What is needed
List each line of the records that includes the word "instances", matching its capitalization exactly.
======== Data excerpts
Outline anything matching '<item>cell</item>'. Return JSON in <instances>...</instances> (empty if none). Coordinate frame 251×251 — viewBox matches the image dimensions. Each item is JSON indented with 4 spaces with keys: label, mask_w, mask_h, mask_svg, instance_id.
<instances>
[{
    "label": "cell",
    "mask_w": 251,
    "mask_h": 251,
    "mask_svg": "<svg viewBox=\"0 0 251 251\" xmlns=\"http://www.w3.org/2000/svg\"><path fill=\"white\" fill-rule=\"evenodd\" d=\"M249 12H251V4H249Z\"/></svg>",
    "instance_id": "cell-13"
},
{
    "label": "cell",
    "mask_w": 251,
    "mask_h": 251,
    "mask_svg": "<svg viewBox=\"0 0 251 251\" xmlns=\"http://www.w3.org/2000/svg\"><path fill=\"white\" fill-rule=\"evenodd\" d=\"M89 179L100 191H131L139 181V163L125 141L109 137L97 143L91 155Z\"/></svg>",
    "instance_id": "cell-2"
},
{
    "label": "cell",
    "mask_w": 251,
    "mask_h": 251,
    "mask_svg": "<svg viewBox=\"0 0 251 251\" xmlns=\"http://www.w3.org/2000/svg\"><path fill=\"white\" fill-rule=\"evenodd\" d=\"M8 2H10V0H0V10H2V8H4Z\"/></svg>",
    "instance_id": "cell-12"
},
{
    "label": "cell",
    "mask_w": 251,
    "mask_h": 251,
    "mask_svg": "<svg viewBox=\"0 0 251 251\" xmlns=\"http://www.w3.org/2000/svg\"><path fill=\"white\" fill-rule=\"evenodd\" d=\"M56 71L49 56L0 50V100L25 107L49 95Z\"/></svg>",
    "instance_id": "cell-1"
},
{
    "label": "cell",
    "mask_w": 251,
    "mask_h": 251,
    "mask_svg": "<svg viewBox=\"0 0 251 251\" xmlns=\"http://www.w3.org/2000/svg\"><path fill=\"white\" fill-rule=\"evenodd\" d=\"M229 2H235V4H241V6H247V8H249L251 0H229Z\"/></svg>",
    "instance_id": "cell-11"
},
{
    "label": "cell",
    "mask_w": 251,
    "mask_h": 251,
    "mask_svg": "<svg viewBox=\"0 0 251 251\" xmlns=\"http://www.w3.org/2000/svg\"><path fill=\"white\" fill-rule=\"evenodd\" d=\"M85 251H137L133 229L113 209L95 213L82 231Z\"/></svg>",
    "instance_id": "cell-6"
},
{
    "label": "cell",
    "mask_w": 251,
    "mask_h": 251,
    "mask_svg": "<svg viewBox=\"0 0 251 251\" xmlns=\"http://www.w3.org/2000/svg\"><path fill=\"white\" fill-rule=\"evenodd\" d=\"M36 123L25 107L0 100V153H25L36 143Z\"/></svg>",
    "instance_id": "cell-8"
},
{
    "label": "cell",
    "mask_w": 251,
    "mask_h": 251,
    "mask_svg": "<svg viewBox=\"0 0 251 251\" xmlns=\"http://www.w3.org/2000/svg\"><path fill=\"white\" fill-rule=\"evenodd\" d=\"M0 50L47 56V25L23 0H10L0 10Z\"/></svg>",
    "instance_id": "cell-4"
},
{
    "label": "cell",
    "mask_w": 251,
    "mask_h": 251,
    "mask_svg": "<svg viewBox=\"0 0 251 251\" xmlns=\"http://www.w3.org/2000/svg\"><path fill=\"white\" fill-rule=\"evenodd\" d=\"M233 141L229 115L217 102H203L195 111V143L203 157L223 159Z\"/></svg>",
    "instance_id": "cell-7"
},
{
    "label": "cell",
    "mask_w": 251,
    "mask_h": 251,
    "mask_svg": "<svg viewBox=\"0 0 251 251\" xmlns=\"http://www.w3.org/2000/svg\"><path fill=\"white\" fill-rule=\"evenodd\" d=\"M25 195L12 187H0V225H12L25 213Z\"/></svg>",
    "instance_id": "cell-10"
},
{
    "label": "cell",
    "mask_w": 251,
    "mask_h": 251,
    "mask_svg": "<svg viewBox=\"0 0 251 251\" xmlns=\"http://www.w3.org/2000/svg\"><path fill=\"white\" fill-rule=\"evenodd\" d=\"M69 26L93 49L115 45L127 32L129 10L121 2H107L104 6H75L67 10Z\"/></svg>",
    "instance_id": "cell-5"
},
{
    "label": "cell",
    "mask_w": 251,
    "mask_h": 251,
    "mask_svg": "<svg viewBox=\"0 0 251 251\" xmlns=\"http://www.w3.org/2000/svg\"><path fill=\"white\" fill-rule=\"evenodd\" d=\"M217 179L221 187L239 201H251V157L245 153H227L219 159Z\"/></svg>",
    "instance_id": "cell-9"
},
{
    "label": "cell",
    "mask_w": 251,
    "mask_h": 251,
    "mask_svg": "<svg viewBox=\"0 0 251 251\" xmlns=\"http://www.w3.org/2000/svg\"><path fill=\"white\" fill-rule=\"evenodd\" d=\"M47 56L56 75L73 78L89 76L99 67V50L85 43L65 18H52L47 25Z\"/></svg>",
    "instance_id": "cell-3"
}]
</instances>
================
Problem solution
Outline anything matching '<item>cell</item>'. Return JSON in <instances>...</instances> (empty if none). Coordinate frame 251×251 — viewBox matches the image dimensions. Each item is JSON indented with 4 spaces with keys: label, mask_w, mask_h, mask_svg, instance_id.
<instances>
</instances>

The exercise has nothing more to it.